2022's "Doctor Strange in the Multiverse of Madness" was directed by Sam Raimi, instead, and starred Strange fighting a corrupted Wanda Maximoff/Scarlet Witch (Elizabeth Olsen). Derrickson, though, was saying as far back as the original "Doctor Strange" press tour that his sequel villain pick was Nightmare, the lord of the "Dream Dimension." With "Black Phone 2" and the ghostly Grabber, he's told a story about a villain who comes for you in your nightmares ... and maybe gotten his interest in such a villain out of his system.

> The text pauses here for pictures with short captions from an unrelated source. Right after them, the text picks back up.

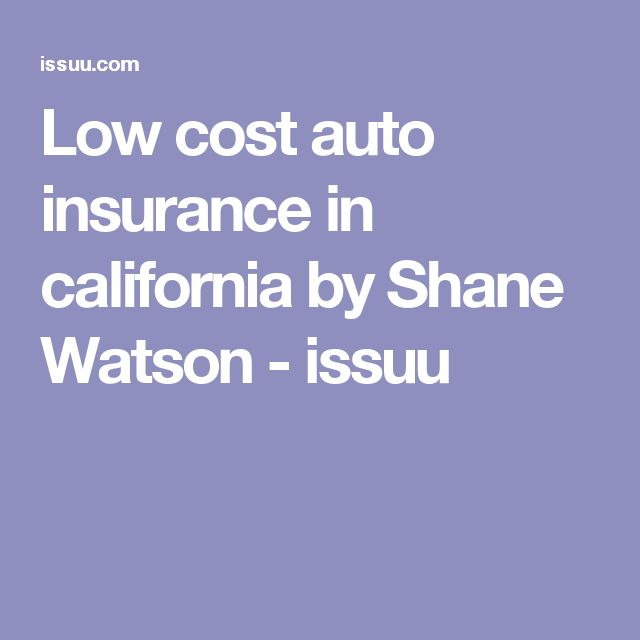 Low cost auto insurance in california by Shane Watson - issuu
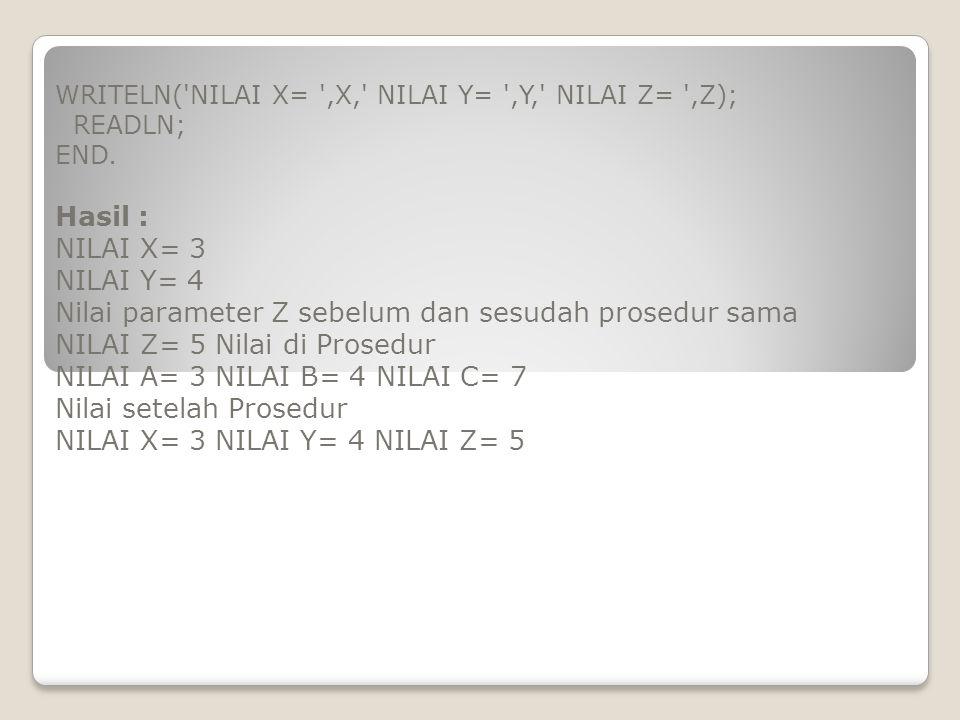 WRITELN('NILAI X= ',X,' NILAI Y= ',Y,' NILAI Z= ',Z); READLN; END. Hasil : NILAI X= 3 NILAI Y= 4 Nilai parameter Z sebelum dan sesudah prosedur sama N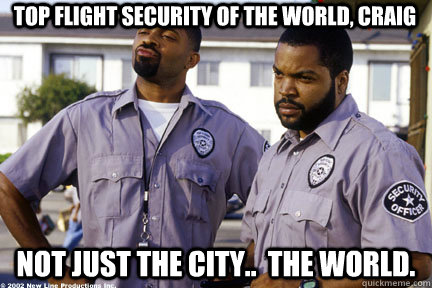 Top Flight Security Of The World Craig Not Just City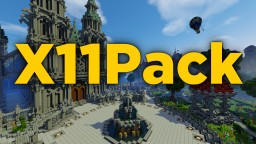 X11Pack | Simple 16x16 Pack | 3D Models Minecraft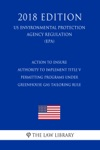 Action To Ensure Authority To Implement Title V Permitting Programs Under Greenhouse Gas Tailoring Rule US Environmental Protection Agency Regulation EPA 2018 Edition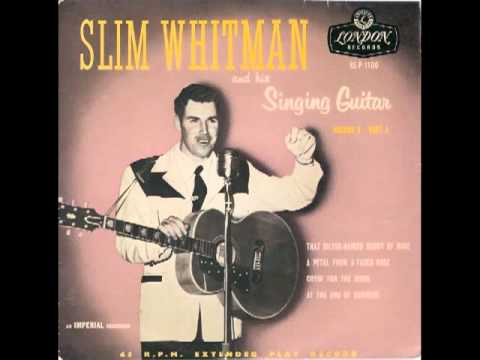 Slim Whitman - At The End Of The Day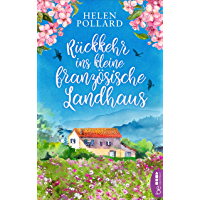 Rückkehr ins kleine französische Landhaus (German Edition)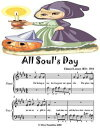 All Soul��s Day - Beginner Piano Sheet Music Junior Edition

In Black Phone 2, the Grabber feels like Marvel's Nightmare
Nightmare was the very first Doctor Strange villain. He appeared in 1963's "Strange Tales" #110, by Stan Lee and Steve Ditko, the debut appearance of Doctor Strange. Despite that title, Doctor Strange was originally only a back-up star in "Strange Tales." The main character of the book (who got cover space and longer stories) was the Human Torch from "Fantastic Four." The first Doctor Strange and Nightmare story runs a scant five pages. A man who is haunted by terrible nightmares comes to Strange for help, so Strange astral projects into the Dream Dimension and faces Nightmare.
In his debut, Nightmare is depicted as a cloaked shadow riding a dark horse. That soon evolved into his more famous design: a gaunt humanoid with deathly pale skin, pointed ears like an elf, wild black hair, fangs, and a green body-suit costume. Nightmare rather resembles a vampire, but one savors the fear and negative emotions of humans' dreams instead of blood.
Nightmare swiftly returned in later "Strange Tales" stories, with plans ranging from abducting humans' astral selves in their sleep to simple revenge on Strange. To this day, he remains one of Strange's preeminent enemies, alongside evil sorcerer Baron Karl Mordo and the Dread Dormammu. His schtick of "evil demon haunting dreams" makes him a flexible villain, one who has also fought Spider-Man, the X-Men, and more.
He still hasn't made it to the MCU, though. (Nightmare did show up as a villain in the cartoon "Ultimate Spider-Man," voiced by Mark Hamill.) For a glimpse at the kind of villain Nightmare could've been in Derrickson's unmade "Doctor Strange 2," "Black Phone 2" is as good as it gets.
"Black Phone 2" is currently playing in theaters.